**Aim of the task**
Output the lines below as a numbered list, from the line containing "From the visual before us, among" through the line containing "which lies nearest", inclusive, with blank lines left out.

**Input for this task**
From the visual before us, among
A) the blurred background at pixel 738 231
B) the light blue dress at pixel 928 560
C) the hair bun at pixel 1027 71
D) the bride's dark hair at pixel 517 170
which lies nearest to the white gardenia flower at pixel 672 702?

--

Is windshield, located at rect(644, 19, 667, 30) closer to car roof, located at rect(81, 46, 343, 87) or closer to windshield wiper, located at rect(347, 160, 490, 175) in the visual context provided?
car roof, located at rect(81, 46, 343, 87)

**Answer to this exercise**
1. From the visual before us, among
2. A) the blurred background at pixel 738 231
3. B) the light blue dress at pixel 928 560
4. C) the hair bun at pixel 1027 71
5. D) the bride's dark hair at pixel 517 170
6. which lies nearest to the white gardenia flower at pixel 672 702?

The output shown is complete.